Records from a data collection:
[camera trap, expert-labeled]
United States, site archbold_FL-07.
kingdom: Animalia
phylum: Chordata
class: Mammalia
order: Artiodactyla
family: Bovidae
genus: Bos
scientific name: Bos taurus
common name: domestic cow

Task to carry out:
After locating the line containing "kingdom: Animalia", write out that line and all remaining lines of the records exactly, with nothing added.

Finished exercise:
kingdom: Animalia
phylum: Chordata
class: Mammalia
order: Artiodactyla
family: Bovidae
genus: Bos
scientific name: Bos taurus
common name: domestic cow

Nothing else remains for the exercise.